Her whisper cut through his turbulent emotions. He heard the silent questions she was asking him, begging for denial. And his silver tongue failed him.
“All Mohawk Pete asked in return from Mr. Vladimir was that he marry you by proxy, and if anything happened to Pete, the man was to come—”
“But you said—” Maggie stopped. Something was wrong.
“I had good reasons for what I said.”
Her eyes glazed over. Maggie moved because they were all waiting for action. She gave them what little she could. Without sighting, she peppered the front of the Rawhider until her rifle came up empty. No one tried to stop her.
She saw Pamela run from the mercantile and stop when she saw them grouped in the street. But Maggie wasn’t worried about Pamela. She was worried for herself. Somehow she had to walk back to her cabin. Somehow she would do it.
“Maggie, please, listen,” McCready implored.
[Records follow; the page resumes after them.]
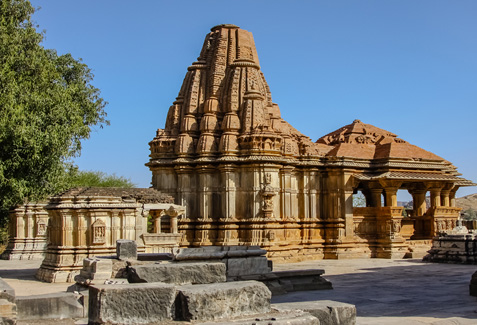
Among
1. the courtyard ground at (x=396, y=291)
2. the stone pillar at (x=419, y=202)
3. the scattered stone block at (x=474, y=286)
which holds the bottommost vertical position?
the courtyard ground at (x=396, y=291)

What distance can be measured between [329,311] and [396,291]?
6.70 metres

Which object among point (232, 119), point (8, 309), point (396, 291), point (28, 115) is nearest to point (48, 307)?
point (8, 309)

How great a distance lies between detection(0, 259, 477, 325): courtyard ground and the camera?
9414mm

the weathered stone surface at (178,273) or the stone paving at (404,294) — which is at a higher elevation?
the weathered stone surface at (178,273)

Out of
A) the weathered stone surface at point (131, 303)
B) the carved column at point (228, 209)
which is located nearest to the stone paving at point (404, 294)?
the weathered stone surface at point (131, 303)

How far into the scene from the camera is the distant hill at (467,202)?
7420 cm

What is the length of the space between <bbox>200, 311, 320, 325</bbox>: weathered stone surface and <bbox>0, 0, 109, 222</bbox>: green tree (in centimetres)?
1213

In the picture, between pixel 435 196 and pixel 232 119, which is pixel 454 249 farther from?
pixel 232 119

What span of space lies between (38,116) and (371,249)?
15478 millimetres

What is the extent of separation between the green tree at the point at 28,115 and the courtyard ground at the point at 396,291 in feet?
9.69

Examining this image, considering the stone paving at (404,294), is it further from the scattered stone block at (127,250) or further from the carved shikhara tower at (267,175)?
the carved shikhara tower at (267,175)

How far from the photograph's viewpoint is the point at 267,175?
74.3 ft

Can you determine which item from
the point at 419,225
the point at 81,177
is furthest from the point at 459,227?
the point at 81,177

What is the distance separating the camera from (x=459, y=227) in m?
22.6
With a shake of her head she focused on him. “You know what you are, McCready?” she said very softly. “You’re fool’s gold. Glitterin’ all fancy under dark waters, callin’ out for a dreamer to come get you. But bring you up to the light, an’ the shine’s all gone. Ain’t nothin’ left to hold but worthless rock. Like you.”
He whitened with every brittle word she spoke, but anger for himself, for Pete not trusting him alone to take care of her, and anger for Maggie so easily forgetting what they shared held him silent. He was not going to defend himself.
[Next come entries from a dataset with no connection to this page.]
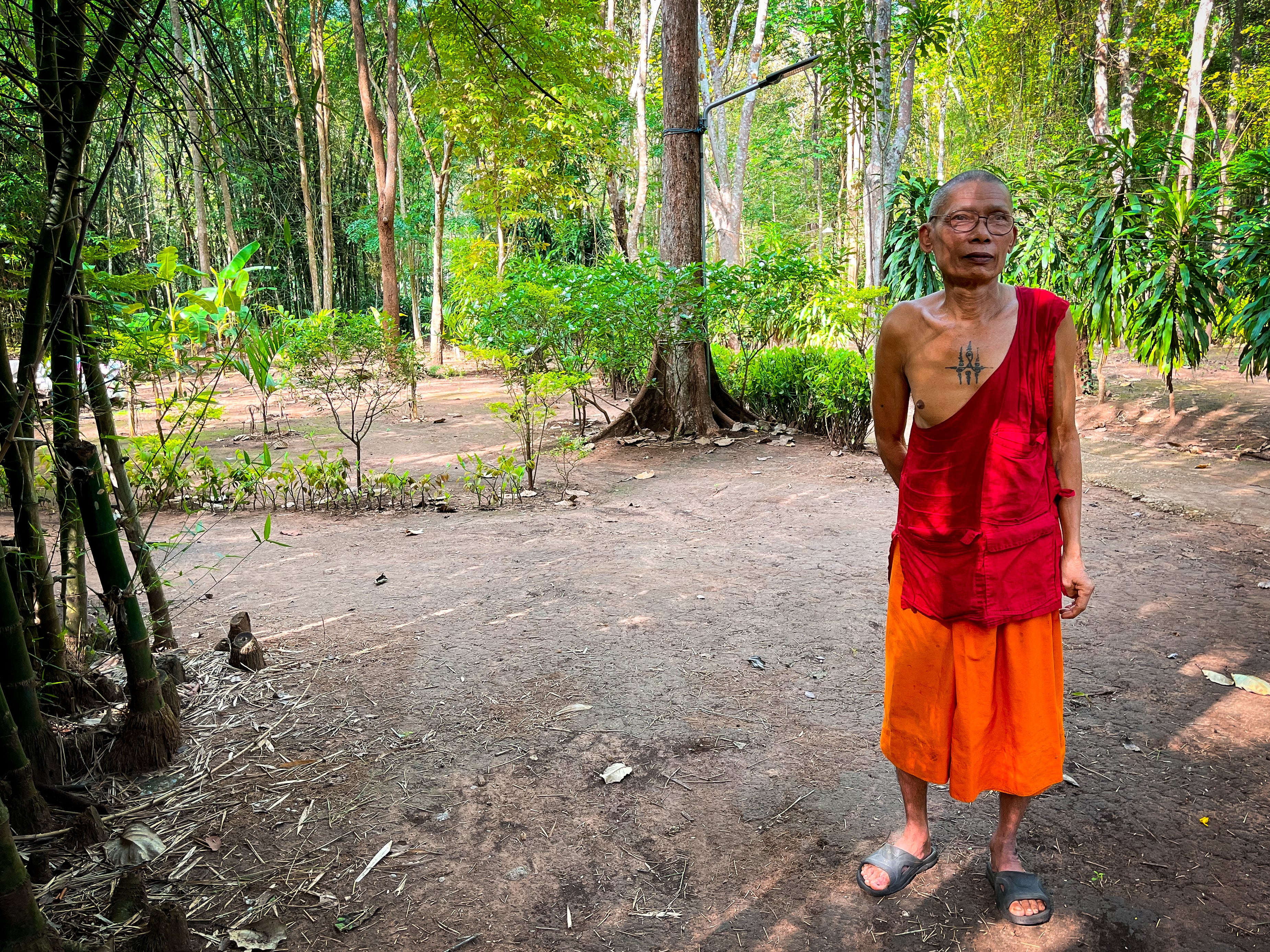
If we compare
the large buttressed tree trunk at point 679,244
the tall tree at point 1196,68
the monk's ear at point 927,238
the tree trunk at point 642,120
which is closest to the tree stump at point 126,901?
the monk's ear at point 927,238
Lars cleared his throat. “I will call on you, Mary.”
“Don’t bother,” she snapped. “I ain’t for the likes of you. I don’t care what paper you have. No man’s telling me what for.”
Maggie closed her eyes, willing herself to move. She had a need so deep to crawl away and hide to lick her wounds in peace.
Pamela’s scream cut through the air. “Get down, Lars! All of you, get down!” Wringing her hands, she backed up until the solid wall of the store stopped her. She should have warned them after she overheard her father with Quincy and Ryder. Lars could be killed! The fool dived after Maggie, but McCready was already covering her body with his as the three men rode them down. Dutch had rolled clear and was inside the Rawhider. She had never felt so helpless in her life.